Stewardship and sustainability also are essential to Kempen, and this is evident in part from the active ownership and engagement practices that we expect from sub-managers. We expect a dialogue between the sub-manager and the company. Long-term shareholders often outlast individual executives, or even several cycles of executives. Part of this dialogue is about impressing a solid ESG awareness on companies’ management teams, in particular noting how an ESG mis-step compromises your license to operate. Reciprocally, we expect sub-managers to know the companies in which they invest and to invest in high quality companies: those with a healthy balance sheet, solid management, and understandable business model.

FCLTGlobal: When did Kempen begin using mandate provisions specifically for their long-term effect?

Dijkstra: Kempen was incepted in 1990, and we began immediately managing our long-term European small-cap fund with a 5-10 year horizon buying 5-10% stakes in companies.  This fund only has stakes in 20 companies, which means we are a long-term engaged shareholder by design. The fund is obviously less liquid, and we need to find clients who really understand this well. We introduced a similar large-cap strategy in 2017, the European Sustainable Value Creation strategy. One of our larger fiduciary pension fund clients co-created this with us.

FCLTGlobal: Can you share that story with us?

Dijkstra: This Dutch industry-wide pension fund sought to invest specifically in relation to selected UN Sustainable Development Goal (SDG) impacts.  The client had initially searched the market for a suitable vehicle but realized that nothing was available that would allow them to meet their objectives, and so we engaged with them to develop a Global Impact Strategy that drew on our in-house expertise in responsible investment, private markets manager research, portfolio management, and product design.

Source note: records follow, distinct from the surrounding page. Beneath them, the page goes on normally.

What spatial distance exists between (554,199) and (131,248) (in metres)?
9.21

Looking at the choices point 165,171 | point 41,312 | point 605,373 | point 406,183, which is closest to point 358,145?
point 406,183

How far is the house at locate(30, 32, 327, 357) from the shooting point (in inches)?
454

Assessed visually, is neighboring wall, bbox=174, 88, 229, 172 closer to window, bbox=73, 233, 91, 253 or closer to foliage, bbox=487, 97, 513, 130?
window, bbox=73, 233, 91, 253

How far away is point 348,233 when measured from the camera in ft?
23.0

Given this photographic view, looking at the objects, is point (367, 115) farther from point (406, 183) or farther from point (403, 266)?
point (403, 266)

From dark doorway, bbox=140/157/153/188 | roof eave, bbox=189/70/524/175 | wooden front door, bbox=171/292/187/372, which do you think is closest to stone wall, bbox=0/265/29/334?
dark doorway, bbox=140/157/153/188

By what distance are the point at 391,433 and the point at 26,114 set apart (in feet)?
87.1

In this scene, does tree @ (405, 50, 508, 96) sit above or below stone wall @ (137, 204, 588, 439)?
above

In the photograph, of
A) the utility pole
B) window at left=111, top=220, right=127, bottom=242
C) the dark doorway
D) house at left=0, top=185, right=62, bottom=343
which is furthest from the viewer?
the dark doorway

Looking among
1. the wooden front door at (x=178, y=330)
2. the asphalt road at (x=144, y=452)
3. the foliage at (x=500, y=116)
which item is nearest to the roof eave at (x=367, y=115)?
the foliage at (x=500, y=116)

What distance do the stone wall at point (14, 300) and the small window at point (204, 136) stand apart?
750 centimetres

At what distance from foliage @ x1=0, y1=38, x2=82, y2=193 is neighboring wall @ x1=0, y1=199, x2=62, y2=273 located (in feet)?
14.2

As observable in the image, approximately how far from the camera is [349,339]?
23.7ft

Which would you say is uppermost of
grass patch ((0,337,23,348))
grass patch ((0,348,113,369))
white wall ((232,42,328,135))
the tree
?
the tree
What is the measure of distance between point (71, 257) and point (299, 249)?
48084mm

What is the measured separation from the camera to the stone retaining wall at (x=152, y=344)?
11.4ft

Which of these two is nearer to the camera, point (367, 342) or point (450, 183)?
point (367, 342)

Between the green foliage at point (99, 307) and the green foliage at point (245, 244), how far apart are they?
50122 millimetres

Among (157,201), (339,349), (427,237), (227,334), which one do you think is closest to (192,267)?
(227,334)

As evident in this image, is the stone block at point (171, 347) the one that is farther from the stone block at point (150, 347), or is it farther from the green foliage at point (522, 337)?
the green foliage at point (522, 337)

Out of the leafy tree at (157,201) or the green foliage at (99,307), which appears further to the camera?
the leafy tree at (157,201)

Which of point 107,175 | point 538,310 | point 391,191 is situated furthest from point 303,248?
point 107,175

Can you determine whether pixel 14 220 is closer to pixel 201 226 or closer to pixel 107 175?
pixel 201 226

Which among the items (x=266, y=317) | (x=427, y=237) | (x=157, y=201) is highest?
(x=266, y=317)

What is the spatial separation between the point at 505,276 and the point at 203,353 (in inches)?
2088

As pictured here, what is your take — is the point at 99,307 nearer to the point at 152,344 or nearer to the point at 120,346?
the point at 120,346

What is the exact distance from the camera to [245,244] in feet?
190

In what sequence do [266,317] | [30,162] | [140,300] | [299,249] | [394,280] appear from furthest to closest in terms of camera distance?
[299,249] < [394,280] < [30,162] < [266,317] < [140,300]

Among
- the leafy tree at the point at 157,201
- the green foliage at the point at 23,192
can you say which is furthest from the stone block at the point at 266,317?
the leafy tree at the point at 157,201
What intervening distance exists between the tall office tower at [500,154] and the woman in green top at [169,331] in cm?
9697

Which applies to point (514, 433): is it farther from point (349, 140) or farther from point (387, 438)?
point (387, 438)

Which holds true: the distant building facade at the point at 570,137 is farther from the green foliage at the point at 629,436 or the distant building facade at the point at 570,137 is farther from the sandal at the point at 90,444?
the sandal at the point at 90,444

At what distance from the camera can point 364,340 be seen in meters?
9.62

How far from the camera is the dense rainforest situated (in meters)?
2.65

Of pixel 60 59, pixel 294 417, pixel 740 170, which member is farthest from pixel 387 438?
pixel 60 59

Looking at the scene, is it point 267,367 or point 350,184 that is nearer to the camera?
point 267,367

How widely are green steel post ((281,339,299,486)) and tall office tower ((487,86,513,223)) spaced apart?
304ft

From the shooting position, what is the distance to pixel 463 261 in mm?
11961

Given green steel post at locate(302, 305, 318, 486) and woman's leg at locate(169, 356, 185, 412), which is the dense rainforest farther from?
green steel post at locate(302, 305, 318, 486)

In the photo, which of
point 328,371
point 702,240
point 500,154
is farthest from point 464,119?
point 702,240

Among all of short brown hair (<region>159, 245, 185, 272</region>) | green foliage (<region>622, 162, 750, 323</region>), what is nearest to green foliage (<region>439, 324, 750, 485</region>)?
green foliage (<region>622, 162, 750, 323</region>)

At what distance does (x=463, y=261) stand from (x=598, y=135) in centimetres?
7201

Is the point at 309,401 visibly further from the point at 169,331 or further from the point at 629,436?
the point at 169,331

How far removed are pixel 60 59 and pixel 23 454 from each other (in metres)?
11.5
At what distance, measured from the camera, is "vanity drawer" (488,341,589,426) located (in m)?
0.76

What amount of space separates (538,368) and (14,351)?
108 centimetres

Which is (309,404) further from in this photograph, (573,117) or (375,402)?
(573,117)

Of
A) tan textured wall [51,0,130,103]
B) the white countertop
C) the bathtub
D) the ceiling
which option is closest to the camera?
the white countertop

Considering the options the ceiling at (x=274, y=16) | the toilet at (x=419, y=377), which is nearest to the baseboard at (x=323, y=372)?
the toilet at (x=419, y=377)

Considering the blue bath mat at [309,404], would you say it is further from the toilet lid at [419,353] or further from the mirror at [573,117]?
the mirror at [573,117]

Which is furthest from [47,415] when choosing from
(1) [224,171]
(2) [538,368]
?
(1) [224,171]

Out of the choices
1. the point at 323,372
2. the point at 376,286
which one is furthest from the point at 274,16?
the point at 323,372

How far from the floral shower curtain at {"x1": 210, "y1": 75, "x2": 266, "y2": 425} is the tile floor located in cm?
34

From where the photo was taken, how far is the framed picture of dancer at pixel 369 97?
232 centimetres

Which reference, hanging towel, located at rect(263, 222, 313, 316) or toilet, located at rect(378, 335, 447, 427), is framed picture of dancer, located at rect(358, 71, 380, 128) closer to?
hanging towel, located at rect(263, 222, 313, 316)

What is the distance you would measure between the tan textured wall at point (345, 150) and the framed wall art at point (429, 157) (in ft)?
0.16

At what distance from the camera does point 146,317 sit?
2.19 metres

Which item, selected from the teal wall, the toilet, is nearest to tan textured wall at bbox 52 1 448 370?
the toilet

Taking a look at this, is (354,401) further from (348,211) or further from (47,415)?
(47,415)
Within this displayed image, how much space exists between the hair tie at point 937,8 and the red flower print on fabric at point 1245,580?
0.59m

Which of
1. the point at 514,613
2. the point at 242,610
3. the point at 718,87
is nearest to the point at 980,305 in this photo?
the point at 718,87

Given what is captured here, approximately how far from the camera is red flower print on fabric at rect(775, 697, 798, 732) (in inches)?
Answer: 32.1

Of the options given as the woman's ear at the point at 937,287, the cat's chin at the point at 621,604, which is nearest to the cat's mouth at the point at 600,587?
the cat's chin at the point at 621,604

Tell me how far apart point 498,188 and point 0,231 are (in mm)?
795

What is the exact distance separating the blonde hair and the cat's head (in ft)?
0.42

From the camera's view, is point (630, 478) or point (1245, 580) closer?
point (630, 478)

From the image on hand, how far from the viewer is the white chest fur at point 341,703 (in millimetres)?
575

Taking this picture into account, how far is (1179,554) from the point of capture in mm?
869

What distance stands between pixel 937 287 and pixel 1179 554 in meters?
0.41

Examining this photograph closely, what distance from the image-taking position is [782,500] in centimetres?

We already run a long-term mandate for the same client, but it is more general: we agreed to a fee discount in exchange for their support creating the strategy. They agreed because they were looking for a low-cost, ESG-integrated equity strategy, and that’s what Kempen does.

Having this foundation to the relationship was very important when the opportunity came up to create the Global Impact Strategy. Our partnership is built on the shared belief of the importance of integrating ESG and thinking long-term. This is bigger than any single investment product, and they could trust us to implement such a customized strategy, including a concentration with only 35 companies and a 5-10 year investment horizon.

FCLTGlobal: Thank you so much for sharing these precedents with us. Are there any thoughts that you would offer in conclusion?

Dijkstra: It’s all about aligning with the client’s objectives. The individual mandate terms are part of a broader toolkit, some parts of which will be relevant depending on the client, their objectives, and the characteristics of the asset class – others less so. Kempen finds packages that work for all parties in the various ways that we combine long-term mandate provisions. Clients clearly value the overall package for the alignment of interest and time horizon that it creates and for the understanding of investment objectives from the outset.


Kempen is a leader with respect to long-term mandates, and many other investors are setting similar precedents. These precedents matter. Investors have the opportunity to take action that improves markets’ long-term focus – even as they also engage with sponsors, companies, and regulators – and the precedents that they set influence others to follow their lead. When investors put FCLTGlobal’s research to work like this, it all adds up to more wealth for savers and more stable funding for companies.

FCLTGlobal will release more case studies over the coming weeks about how global institutional investors are setting precedents and shifting their behaviors to incorporate more long-term approaches into both their investment processes and organizational structures.